27 March 2017

Does good economics make for good politics in India?

Does good economics make for good politics in India?

A Mint analysis of 18 major Indian states shows that governments which deliver better growth may have a greater chance of being re-elected\
The choice of the controversial rabble-rouser and Hindutva mascot, Yogi Adityanath, as the chief minister of Uttar Pradesh has once again rekindled an old debate on the relative importance of economic performance and extra-economic considerations in Indian politics.
While conventional wisdom suggests that identity always triumphs economics in Indian elections, there is some evidence to suggest that economic growth may have become more important than before in recent years.
Mint analysis of 18 major Indian states shows that governments which deliver better growth may have a greater chance of being re-elected. The analysis considers all state assembly elections held after 2001, and classifies the states intro three buckets: moderate incumbency states (such as Andhra Pradesh and Punjab) where an incumbent party (or alliance) has been voted back to power once, strong incumbency states (such as Odisha, Gujarat, and Bihar) where incumbent parties have been voted back to power more than once, and strong anti-incumbency states (such as Kerala, Uttar Pradesh, and Rajasthan) where incumbents have not lasted more than one term at a time over the past 15 years.
As the charts below show, of the five moderate incumbency states, three experienced higher economic growth during the period of incumbency than in the corresponding years before incumbency.
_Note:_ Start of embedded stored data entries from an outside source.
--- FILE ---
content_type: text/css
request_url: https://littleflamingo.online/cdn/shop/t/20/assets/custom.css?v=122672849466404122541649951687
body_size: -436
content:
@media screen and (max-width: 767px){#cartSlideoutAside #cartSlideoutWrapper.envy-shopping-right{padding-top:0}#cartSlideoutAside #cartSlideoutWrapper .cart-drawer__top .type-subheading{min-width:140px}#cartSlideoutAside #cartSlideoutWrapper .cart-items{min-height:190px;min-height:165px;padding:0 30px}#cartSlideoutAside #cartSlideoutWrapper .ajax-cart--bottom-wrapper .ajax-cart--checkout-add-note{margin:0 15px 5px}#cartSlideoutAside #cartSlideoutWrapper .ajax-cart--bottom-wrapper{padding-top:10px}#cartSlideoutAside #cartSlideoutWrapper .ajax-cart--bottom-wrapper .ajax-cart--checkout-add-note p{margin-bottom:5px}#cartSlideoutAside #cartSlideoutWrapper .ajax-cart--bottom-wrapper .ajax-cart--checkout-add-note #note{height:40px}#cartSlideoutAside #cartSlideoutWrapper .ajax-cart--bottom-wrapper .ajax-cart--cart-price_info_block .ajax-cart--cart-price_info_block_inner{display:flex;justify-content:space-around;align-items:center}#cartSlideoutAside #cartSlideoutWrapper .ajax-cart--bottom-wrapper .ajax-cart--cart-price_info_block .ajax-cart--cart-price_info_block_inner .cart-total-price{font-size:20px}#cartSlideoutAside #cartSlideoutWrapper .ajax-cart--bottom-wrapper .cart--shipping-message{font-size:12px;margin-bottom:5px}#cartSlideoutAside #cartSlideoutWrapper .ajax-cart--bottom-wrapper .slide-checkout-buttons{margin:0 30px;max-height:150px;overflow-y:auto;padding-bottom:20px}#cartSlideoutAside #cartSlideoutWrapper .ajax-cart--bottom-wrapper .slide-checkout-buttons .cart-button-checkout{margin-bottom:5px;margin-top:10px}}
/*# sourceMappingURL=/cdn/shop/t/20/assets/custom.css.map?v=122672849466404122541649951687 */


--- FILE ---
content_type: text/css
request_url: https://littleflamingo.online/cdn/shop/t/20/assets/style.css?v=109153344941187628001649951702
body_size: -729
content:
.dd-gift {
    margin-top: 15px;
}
The growth effect is markedly stronger in case of the strong incumbency states—all the six states have witnessed higher growth during the period of incumbency than before.
But what about the strong anti-incumbency states? While in a majority of such cases the incumbents have delivered lower growth than before, in 40% of such cases, the incumbents have delivered better growth than before and still faced the boot.
For many decades, political scientists had lamented the fickle nature of the Indian voter, who seemed to throw out incumbents on a whim. New research suggests that this began to change since the turn of the century. A 2013 research paper by Sanjay Kumar, Shreyas Sardesai and Pranav Gupta showed that the tendency to vote out incumbents was low during the early decades of India’s independence (when most state governments were re-elected) and rose to its peak during the 1990s before declining thereafter.
The researchers attribute the change to the ability of incumbents to deliver on growth and development. A 2015 research paper by the political scientists Milan Vaishnav and Reedy Swanson arrived at similar conclusions. The paper shows that if one considered all elections between 1980 and 2012, one would not find any correlation between growth and electoral performance. But in the 2000s (and not in the previous decades), there is a positive relationship between growth and the chances of re-election.
While the evidence so far points to a modest link between growth and re-election prospects, it is difficult to conclusively establish a causal link between the two. As the economist and Mint columnist Vivek Dehejia pointed out in an earlier article, whether or not one finds a link between growth and re-election depends to some extent on the sample of states, the time-frame, and the methodology one adopts.
It will take a few more years and several more rounds of elections before we can conclusively say that growth performance wins elections in India. Nonetheless, the superior growth performance of incumbents which have been re-elected more than once seems to suggest that growth performance may be one of the key determinants, if not the only determinant, of re-election.